New York, NY, April 18, 2013 ... The Anti-Defamation League (ADL) today expressed concern over the alarming number of conspiracy theories circulating online in the aftermath of the terrorist bombings at the Boston Marathon, including spurious claims that Jews, Muslims or the government were secretly behind the attack.
Anti-Semites, racists, bigots and extremists have exploited the attack to demonize groups that they have long hated. They accuse Jews, Muslims and others of being responsible for the attacks -- even as law enforcement officials and the Federal Bureau of Investigation have warned against jumping to conclusions about who was behind the bombings, which killed three and injured at least 170 people as the April 15 marathon was entering its fourth hour.
“It is disturbing that once again extremists are taking advantage of a national tragedy to promote conspiracy theories rather than letting the hard and detailed work of the investigators take its course,” said Abraham H. Foxman, ADL National Director. “America should come together in the aftermath of terrorism. We should not allow the extremists and bigots to divide us.”
Just minutes after the attack, anti-Semitic conspiracy theorists took to the Internet and blamed Jews and Israel for the bombing, according to information compiled by ADL’s Center on Extremism.
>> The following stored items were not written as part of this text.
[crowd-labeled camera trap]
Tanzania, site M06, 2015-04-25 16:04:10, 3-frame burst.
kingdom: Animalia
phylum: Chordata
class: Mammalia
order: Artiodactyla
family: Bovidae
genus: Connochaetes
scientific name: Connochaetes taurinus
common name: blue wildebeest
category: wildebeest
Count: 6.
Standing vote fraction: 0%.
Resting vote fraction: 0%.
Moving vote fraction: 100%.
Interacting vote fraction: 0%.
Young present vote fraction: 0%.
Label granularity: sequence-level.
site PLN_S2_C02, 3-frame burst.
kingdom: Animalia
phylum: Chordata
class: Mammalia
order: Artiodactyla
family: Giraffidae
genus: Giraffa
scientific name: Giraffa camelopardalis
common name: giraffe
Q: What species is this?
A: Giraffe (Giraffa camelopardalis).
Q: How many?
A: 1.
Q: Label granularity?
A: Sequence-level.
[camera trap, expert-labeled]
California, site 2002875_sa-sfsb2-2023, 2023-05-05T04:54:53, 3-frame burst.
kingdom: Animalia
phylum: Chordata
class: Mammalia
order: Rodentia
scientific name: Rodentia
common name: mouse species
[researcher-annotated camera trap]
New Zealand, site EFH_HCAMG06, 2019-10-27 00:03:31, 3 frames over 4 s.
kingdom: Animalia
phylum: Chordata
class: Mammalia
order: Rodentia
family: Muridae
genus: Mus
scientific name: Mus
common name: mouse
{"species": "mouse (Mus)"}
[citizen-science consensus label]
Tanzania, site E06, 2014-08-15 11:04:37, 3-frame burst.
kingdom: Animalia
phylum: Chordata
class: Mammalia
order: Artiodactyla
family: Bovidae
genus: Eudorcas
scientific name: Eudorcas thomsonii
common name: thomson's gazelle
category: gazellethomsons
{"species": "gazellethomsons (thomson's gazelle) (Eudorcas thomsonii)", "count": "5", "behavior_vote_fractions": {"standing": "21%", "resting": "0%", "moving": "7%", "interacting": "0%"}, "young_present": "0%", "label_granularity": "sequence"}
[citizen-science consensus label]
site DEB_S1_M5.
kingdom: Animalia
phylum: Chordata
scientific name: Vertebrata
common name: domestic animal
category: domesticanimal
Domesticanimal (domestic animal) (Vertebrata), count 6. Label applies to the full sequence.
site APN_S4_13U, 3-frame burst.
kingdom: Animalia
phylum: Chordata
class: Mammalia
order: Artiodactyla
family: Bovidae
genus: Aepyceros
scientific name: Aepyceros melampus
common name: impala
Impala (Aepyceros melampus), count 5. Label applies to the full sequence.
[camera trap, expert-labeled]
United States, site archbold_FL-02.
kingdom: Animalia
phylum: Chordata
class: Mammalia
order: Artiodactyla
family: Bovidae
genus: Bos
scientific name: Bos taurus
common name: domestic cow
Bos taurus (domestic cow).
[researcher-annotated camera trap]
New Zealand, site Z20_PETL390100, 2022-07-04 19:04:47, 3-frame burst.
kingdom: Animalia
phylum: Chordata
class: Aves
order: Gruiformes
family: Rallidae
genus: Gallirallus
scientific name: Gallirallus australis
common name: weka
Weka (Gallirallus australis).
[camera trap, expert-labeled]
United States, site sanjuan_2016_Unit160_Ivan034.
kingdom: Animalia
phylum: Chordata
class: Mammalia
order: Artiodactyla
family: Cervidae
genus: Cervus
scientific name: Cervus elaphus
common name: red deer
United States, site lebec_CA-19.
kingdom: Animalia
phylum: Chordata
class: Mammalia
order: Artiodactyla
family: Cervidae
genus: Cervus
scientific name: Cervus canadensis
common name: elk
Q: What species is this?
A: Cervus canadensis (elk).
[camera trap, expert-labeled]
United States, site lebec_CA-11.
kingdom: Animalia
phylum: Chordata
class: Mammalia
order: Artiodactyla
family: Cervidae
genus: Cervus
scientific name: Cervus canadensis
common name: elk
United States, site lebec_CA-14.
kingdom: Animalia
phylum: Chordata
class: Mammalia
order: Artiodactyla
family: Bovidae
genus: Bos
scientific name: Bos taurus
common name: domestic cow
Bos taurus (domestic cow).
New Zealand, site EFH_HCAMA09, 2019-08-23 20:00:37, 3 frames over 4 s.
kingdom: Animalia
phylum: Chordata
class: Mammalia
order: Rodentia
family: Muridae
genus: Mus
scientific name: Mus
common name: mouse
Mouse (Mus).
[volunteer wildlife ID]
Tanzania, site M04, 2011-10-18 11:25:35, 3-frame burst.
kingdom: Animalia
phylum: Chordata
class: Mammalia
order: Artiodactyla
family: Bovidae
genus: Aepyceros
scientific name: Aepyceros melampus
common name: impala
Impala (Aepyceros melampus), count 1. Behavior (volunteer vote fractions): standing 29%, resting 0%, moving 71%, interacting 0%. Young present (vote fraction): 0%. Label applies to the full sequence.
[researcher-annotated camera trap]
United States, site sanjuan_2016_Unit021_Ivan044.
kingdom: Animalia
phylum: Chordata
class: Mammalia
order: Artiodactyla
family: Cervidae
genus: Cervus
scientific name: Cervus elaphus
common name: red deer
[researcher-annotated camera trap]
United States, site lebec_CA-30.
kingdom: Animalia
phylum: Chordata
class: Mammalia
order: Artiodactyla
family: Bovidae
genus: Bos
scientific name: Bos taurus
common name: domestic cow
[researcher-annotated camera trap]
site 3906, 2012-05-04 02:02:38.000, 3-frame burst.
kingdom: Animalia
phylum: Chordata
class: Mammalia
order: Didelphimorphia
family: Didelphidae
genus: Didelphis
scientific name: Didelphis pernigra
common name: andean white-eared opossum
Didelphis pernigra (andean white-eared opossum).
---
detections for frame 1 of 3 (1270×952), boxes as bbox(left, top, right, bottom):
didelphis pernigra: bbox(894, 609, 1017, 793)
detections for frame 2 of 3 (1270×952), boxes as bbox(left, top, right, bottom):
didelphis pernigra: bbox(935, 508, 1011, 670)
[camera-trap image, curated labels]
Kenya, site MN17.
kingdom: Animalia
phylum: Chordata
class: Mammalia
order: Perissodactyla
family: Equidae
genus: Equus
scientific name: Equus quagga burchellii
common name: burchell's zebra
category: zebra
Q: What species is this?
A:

Anti-Muslim activists and anti-government activists also piled on with outrageous conspiracy theories of their own.
Some examples of the extremist conspiracy theories now circulating online include:
- An anti-Semitic Web site called “NoDisInfo” published an article claiming: “Zionist Jews Strike Again, Murdering Three in Boston.” The article alleged that Jews “control the security” and therefore will not be caught, but that if they were, “the diabolical schemes of world Jewry would be known to virtually the entire universe.” A day later, the site published a follow-up article claiming that pressure cookers, which were used to construct the bomb, are a “Zionist specialty.”
- A range of anti-Muslim activists immediately pushed out statements on social media claiming that it was a “Jihadi” attack. “This has all the earmarks of typical jihad savagery,” one anti-Muslim activist wrote.
- Anti-government extremist organizations and other hate groups reacted to the attack with conspiracy theories stating the attacks were “false flag” operations orchestrated by the U.S. government to curtail civil liberties and impose a military state on American citizens.